◆ DOCUMENT EXTRACT:
Having initiated in January with a Sell/Underperform when the stock was 1334p,
we feel that at current levels, and given that UK housebuilding accounts for no
more than 35% of EBIT, recent underperformance discounts pretty much all of
the likely mid term negative newsflow from the group. Hence, we raise our opinion
from Underperform to Neutral.

NH:
Lowered price targets
We pull back our price targets on 8 of the 9 housebuilders under coverage, as
summarised in the Table, right. Only Galliford Try is left unchanged. For 6 of
these changes, our new price targets correspond to NAVs post a combination of
an assumed writedown to land and WIP, in line with the 1990s sector average
and also assume a 2 for 1 placing issue. For Berkeley our revised price target
corresponds to stated NAV; and for Kier, our price target is derived by DCF
NH:
The write-downs begin
In the wake of Taylor Woodrow’s first steps towards recognising falling
land values on its balance sheet, and ahead of what we suspect will be
similar pronouncements elsewhere in the sector in the coming weeks and
months, we have decided to adjust our price targets on 8 of the 9 UK
housebuilders under coverage to reflect the potential impact of writedowns
in landbank and WIP, as well as possible (or likely in some instances)
capital raising exercises.
NH:
bickie
Reminder to readers – if you arrived late and want to stop the dialogue ‘jumping’ as you catch up, hit the ‘pause auto-scrolling’ tab at the bottom right hand corner
NH:
To this end we undertake a theoretical re-valuation exercise, in which our key
assumptions are summarised below and principal conclusions outlined in the
subsequent table.

◆ ROWS:
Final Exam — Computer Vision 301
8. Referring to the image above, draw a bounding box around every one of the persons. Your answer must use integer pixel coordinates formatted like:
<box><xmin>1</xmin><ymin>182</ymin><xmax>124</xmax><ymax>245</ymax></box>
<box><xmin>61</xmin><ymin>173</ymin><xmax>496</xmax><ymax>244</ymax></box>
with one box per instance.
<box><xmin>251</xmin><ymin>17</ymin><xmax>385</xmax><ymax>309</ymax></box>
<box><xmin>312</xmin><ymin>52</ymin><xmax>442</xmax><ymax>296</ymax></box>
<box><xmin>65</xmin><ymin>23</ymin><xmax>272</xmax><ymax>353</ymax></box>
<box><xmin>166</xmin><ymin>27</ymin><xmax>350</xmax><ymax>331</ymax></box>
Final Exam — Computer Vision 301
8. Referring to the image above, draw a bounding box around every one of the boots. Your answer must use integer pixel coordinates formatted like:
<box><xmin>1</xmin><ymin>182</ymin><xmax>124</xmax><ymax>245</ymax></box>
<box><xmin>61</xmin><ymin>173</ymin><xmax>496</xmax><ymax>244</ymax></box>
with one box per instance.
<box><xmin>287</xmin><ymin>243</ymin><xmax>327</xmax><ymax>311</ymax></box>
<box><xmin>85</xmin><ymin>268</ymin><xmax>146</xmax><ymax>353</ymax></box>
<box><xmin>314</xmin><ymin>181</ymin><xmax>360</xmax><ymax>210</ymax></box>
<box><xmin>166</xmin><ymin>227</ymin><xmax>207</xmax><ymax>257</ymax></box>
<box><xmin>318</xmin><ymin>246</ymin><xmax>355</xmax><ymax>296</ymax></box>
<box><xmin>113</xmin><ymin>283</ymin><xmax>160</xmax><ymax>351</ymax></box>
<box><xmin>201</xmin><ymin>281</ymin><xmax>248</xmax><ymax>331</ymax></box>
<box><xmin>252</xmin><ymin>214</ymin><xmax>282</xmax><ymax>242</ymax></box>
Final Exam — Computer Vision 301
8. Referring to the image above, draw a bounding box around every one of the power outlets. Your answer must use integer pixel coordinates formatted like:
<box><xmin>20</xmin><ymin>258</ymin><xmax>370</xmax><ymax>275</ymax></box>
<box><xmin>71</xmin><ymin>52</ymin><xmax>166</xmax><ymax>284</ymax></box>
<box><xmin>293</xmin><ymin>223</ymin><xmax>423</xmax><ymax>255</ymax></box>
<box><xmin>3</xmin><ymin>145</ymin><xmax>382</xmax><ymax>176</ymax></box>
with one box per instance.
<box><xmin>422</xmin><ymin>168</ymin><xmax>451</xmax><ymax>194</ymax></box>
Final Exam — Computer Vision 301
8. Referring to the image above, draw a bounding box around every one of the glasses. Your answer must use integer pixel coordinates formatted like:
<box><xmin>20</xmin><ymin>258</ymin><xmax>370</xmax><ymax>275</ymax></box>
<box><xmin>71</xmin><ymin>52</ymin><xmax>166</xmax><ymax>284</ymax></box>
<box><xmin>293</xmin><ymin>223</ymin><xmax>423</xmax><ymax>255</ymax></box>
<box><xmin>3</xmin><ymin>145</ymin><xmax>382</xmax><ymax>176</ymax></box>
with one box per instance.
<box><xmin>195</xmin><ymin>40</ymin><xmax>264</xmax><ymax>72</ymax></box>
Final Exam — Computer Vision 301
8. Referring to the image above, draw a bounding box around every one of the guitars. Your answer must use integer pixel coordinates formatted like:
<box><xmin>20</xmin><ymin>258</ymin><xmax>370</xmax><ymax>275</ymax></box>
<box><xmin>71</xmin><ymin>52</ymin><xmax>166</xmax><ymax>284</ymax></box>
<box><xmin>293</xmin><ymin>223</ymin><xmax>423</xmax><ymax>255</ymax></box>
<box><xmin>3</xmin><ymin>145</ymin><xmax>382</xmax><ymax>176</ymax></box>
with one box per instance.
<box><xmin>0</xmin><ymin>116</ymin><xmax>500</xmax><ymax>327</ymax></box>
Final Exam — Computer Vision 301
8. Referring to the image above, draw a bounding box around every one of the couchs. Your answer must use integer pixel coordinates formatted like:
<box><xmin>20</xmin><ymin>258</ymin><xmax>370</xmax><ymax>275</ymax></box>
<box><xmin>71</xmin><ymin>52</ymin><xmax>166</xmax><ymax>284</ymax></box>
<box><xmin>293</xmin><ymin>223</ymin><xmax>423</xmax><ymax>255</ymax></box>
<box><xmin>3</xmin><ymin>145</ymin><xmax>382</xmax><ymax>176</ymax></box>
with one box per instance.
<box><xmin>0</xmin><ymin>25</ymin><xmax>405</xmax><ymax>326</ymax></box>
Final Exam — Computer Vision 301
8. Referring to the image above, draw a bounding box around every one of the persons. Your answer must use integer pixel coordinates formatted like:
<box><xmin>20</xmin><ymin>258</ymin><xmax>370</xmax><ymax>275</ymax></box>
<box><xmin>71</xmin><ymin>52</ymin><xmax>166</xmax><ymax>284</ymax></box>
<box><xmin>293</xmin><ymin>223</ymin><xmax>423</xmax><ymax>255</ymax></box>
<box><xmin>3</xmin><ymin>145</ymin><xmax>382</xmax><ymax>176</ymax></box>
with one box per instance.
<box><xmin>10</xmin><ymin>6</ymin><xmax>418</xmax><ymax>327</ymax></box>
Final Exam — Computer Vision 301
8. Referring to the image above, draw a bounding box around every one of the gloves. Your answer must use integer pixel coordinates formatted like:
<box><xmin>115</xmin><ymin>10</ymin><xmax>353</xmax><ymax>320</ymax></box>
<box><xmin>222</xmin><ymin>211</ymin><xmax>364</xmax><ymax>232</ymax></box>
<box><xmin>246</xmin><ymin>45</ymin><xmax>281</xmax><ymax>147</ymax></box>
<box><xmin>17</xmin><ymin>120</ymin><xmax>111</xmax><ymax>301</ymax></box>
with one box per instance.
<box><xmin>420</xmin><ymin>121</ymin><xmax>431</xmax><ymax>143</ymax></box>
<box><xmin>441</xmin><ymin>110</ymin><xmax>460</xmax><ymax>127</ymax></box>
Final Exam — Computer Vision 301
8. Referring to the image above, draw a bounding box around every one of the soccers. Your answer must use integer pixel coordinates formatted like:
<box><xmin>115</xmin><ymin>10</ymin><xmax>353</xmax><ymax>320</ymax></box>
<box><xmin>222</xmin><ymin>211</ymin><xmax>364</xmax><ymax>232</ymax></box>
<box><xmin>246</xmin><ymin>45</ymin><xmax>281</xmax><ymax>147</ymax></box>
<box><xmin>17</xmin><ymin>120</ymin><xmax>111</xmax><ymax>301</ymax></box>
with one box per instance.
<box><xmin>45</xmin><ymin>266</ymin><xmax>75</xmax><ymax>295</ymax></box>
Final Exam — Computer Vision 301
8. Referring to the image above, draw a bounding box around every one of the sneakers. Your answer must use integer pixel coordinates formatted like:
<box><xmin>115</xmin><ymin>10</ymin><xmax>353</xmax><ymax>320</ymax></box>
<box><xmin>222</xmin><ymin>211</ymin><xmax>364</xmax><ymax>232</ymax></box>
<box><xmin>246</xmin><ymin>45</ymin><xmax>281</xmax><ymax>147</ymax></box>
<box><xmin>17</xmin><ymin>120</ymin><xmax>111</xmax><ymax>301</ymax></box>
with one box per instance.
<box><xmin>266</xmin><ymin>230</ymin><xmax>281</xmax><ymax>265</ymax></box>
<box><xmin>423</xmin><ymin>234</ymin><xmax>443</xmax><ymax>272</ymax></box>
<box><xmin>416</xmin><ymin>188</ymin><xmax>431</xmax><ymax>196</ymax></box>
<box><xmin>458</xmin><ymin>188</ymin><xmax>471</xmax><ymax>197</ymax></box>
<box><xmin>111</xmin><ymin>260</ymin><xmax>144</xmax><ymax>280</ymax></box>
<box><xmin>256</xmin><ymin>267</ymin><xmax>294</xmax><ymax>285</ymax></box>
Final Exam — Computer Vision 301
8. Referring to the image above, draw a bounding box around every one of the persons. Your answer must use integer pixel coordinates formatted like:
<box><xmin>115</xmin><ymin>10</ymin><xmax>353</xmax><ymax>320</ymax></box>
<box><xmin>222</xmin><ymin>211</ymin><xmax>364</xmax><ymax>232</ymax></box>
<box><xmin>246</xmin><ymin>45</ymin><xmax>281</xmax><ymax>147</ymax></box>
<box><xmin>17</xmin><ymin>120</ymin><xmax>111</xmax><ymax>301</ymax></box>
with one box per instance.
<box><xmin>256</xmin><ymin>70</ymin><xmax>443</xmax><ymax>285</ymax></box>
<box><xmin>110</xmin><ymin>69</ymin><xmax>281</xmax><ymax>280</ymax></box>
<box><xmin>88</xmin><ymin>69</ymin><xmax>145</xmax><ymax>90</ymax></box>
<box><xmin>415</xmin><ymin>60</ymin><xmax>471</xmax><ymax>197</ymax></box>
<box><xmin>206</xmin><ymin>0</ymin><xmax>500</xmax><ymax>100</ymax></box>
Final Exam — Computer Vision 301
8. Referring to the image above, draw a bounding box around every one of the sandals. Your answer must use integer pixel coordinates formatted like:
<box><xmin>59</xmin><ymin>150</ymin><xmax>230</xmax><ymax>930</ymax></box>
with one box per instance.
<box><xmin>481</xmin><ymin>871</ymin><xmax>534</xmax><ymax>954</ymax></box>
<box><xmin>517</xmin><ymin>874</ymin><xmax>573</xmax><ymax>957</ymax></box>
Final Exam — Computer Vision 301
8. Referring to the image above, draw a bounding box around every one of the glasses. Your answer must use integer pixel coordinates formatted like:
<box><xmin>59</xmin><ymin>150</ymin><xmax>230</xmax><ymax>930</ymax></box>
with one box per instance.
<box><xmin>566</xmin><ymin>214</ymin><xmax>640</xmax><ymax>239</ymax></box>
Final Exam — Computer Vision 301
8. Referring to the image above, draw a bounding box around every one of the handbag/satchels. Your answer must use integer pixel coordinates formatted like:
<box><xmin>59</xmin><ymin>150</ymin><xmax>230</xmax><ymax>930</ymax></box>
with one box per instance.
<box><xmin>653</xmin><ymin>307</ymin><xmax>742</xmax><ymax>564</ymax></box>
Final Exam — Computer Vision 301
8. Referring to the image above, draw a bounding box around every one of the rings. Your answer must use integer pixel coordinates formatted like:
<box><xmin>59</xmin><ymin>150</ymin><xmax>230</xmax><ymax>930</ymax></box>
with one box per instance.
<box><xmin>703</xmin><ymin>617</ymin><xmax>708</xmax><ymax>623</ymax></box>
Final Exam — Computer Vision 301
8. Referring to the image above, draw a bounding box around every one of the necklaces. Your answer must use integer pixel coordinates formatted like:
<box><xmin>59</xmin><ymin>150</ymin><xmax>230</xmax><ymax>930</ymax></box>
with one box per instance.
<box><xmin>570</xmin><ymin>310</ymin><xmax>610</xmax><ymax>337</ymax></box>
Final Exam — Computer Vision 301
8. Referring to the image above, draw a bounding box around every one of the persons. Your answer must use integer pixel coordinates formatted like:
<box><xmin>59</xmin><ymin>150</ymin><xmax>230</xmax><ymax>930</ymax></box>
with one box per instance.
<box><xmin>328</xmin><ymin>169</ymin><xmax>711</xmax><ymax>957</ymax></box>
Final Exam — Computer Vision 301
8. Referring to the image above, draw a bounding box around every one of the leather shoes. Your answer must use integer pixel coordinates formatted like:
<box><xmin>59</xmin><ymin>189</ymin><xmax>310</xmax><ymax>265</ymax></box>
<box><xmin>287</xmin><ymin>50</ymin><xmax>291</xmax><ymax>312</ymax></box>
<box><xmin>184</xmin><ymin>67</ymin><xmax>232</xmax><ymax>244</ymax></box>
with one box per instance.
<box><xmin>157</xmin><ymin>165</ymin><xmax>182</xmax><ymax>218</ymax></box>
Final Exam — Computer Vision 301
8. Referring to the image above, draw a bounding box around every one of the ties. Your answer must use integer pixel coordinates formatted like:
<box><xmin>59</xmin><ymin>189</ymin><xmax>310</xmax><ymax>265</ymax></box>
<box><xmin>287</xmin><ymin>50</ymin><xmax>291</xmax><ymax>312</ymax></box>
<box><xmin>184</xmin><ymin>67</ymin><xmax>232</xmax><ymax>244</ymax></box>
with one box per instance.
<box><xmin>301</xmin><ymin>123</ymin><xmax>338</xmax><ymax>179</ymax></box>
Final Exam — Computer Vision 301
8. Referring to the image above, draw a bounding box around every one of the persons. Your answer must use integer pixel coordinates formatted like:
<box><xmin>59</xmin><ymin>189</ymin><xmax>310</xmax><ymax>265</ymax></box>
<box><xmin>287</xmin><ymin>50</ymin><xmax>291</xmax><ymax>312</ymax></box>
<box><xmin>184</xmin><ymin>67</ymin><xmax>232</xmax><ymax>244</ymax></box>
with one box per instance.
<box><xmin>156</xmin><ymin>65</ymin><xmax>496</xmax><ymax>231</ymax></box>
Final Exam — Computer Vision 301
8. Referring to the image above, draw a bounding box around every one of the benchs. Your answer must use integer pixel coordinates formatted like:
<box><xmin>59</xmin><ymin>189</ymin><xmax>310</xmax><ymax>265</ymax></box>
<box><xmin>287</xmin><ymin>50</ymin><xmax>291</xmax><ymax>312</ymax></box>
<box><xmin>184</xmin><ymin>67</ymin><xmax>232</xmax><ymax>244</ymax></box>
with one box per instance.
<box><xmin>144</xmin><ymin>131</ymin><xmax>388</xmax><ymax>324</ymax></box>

◆ STATED EXERCISE A:
Answer from the housebuilder price-target commentary:
(i) At most, what share of EBIT does UK housebuilding account for?
(ii) Which housebuilder's price target is left unchanged?
(iii) Whose first steps toward recognizing falling land values on its balance sheet are mentioned?
◆ STATED EXERCISE B:
Duplicate the passage of the housebuilder price-target commentary starting with "Having initiated in" and going on through "Underperform to Neutral.".
◆ STATED EXERCISE C:
List every company named in the housebuilder price-target commentary.
The items have no role here.

◆ TASK OUTPUT A:
(i) No more than 35%
(ii) Galliford Try
(iii) Taylor Woodrow

◆ TASK OUTPUT B:
Having initiated in January with a Sell/Underperform when the stock was 1334p,
we feel that at current levels, and given that UK housebuilding accounts for no
more than 35% of EBIT, recent underperformance discounts pretty much all of
the likely mid term negative newsflow from the group. Hence, we raise our opinion
from Underperform to Neutral.

◆ TASK OUTPUT C:
Galliford Try
Berkeley
Kier
Taylor Woodrow